BEGIN LISTED RECORDS
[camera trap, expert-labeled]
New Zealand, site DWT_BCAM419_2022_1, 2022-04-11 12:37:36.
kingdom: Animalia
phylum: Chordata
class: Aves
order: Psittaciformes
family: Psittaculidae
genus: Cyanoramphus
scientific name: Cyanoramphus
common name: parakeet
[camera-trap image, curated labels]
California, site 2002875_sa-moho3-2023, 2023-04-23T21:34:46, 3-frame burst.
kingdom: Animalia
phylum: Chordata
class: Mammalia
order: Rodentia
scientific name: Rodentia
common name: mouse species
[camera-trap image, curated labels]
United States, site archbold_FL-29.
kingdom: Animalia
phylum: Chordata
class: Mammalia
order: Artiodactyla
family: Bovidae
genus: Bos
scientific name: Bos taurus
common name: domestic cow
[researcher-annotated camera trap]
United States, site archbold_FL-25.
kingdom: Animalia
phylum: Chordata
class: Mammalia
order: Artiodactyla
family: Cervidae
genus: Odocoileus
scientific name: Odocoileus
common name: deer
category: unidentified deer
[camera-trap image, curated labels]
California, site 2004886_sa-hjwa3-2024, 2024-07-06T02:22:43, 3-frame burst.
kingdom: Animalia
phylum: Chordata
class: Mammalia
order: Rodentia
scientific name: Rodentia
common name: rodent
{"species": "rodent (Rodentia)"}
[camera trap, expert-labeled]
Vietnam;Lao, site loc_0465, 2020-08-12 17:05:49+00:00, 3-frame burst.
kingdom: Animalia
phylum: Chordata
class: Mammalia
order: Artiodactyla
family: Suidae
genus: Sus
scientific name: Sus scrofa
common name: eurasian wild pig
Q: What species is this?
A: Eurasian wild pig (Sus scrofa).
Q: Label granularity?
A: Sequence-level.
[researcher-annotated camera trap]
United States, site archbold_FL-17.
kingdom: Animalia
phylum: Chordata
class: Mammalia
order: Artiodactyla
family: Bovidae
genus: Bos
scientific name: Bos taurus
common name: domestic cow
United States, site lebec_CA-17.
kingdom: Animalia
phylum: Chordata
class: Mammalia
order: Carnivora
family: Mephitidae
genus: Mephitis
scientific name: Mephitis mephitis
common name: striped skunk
END LISTED RECORDS
- EXERCISE OBJECTIVE -
Each of the entries must be set down exactly, none omitted.

- TASK OUTPUT -
[camera trap, expert-labeled]
New Zealand, site DWT_BCAM419_2022_1, 2022-04-11 12:37:36.
kingdom: Animalia
phylum: Chordata
class: Aves
order: Psittaciformes
family: Psittaculidae
genus: Cyanoramphus
scientific name: Cyanoramphus
common name: parakeet
[camera-trap image, curated labels]
California, site 2002875_sa-moho3-2023, 2023-04-23T21:34:46, 3-frame burst.
kingdom: Animalia
phylum: Chordata
class: Mammalia
order: Rodentia
scientific name: Rodentia
common name: mouse species
[camera-trap image, curated labels]
United States, site archbold_FL-29.
kingdom: Animalia
phylum: Chordata
class: Mammalia
order: Artiodactyla
family: Bovidae
genus: Bos
scientific name: Bos taurus
common name: domestic cow
[researcher-annotated camera trap]
United States, site archbold_FL-25.
kingdom: Animalia
phylum: Chordata
class: Mammalia
order: Artiodactyla
family: Cervidae
genus: Odocoileus
scientific name: Odocoileus
common name: deer
category: unidentified deer
[camera-trap image, curated labels]
California, site 2004886_sa-hjwa3-2024, 2024-07-06T02:22:43, 3-frame burst.
kingdom: Animalia
phylum: Chordata
class: Mammalia
order: Rodentia
scientific name: Rodentia
common name: rodent
{"species": "rodent (Rodentia)"}
[camera trap, expert-labeled]
Vietnam;Lao, site loc_0465, 2020-08-12 17:05:49+00:00, 3-frame burst.
kingdom: Animalia
phylum: Chordata
class: Mammalia
order: Artiodactyla
family: Suidae
genus: Sus
scientific name: Sus scrofa
common name: eurasian wild pig
Q: What species is this?
A: Eurasian wild pig (Sus scrofa).
Q: Label granularity?
A: Sequence-level.
[researcher-annotated camera trap]
United States, site archbold_FL-17.
kingdom: Animalia
phylum: Chordata
class: Mammalia
order: Artiodactyla
family: Bovidae
genus: Bos
scientific name: Bos taurus
common name: domestic cow
United States, site lebec_CA-17.
kingdom: Animalia
phylum: Chordata
class: Mammalia
order: Carnivora
family: Mephitidae
genus: Mephitis
scientific name: Mephitis mephitis
common name: striped skunk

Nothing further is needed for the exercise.